Au cours des derniers mois, et tout particulièrement ceux qui ont précédé et suivi l'élection présidentielle de Joe Biden aux États-Unis, plusieurs affaires concernant des détenus saoudiens, qui avaient suscité une grande compassion à travers le monde tout en étant négligées sous Trump, ont connu des suites positives.

Loujain Al Hathloul [fr], une activiste pour les droits des femmes doit être libérée au mois de mars, après une condamnation à une peine d'emprisonnement de presque 6 ans. Initialement, le procureur général avait réclamé la peine maximale de 20 ans. Mme Hathloul a déjà purgé une grande partie de sa peine en détention provisoire. [Elle a effectivement été libérée en février, ndlt.]

Plus récemment encore, trois membres de la communauté Shia, mineurs au moment de leurs arrestations ont vu leurs condamnations commuées dans un verdict rendu le 7 février 2021. Ils avaient initialement écopé de la peine de mort.

Beaucoup d'autres détenus, emprisonnés pour avoir fait part de leurs opinions en contradiction avec le pouvoir saoudien, sont toujours derrière les barreaux, y compris des figures religieuses importantes telles que Salman al-Odah [fr], Abd Al Aziz At Tarifi, Awad al Qarni, ou encore Omar Al Muqbil

Le déroulement encourageant des évènements récents semble être étroitement lié au nouveau gouvernement américain en place, qui a promis de revoir ses relations avec les régimes autoritaires de la région.

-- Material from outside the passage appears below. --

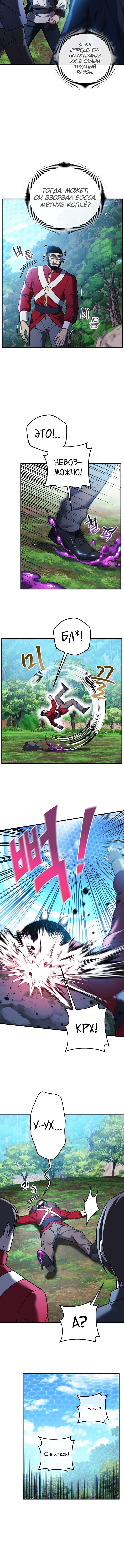 Манга Моя дочь — финальный босс - Глава 73 Страница 14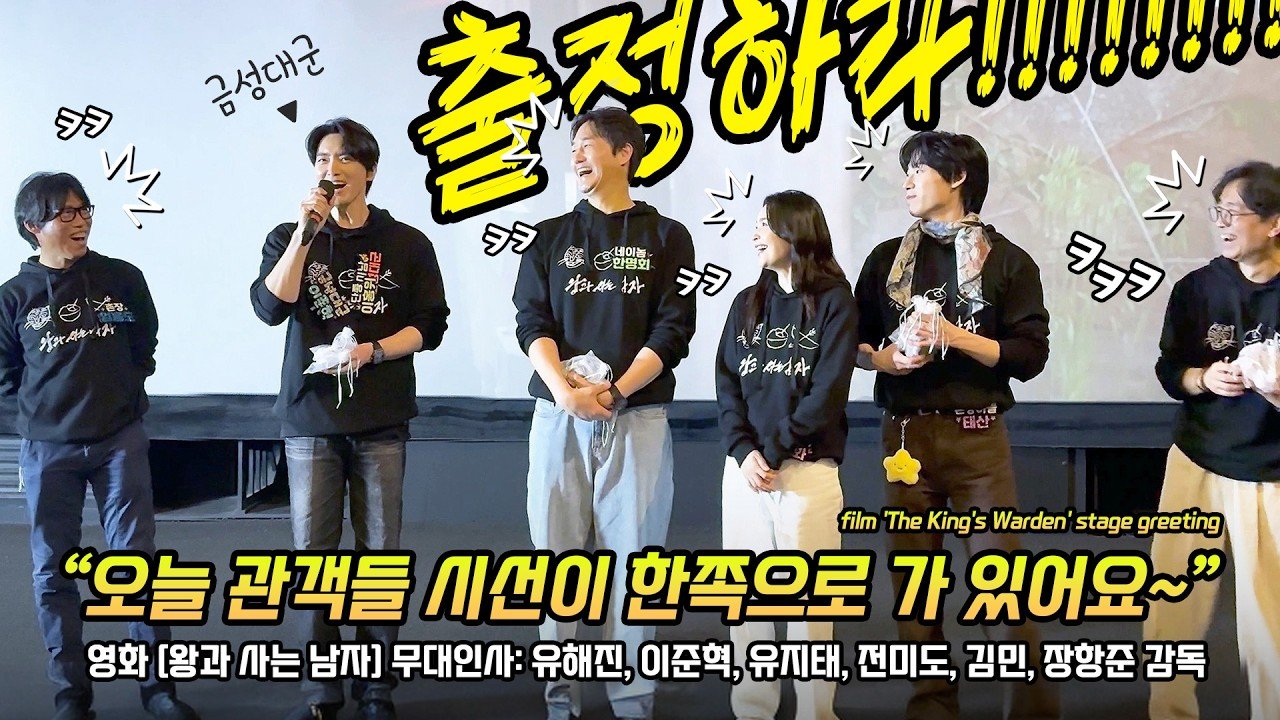 The King’s Warden Hits No. 2 at Korean Box Office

Ce dernier a déjà arrêté sa collaboration avec le royaume pétrolier en mettant un terme au soutien diplomatique qu'il lui apportait ainsi qu'à la vente d'armes, afin de s'opposer à la guerre sanglante livrée au Yémen, qui a provoqué une crise humanitaire.

Plusieurs observateurs sont d'avis que l'accélération dans le traitement et le classement de ces affaires suivies de près par Washington a pour but d'éviter qu'elles ne soient utilisées comme « monnaie d'échange » dans un contexte de tension accrue dans les relations entre les deux alliés de longue date.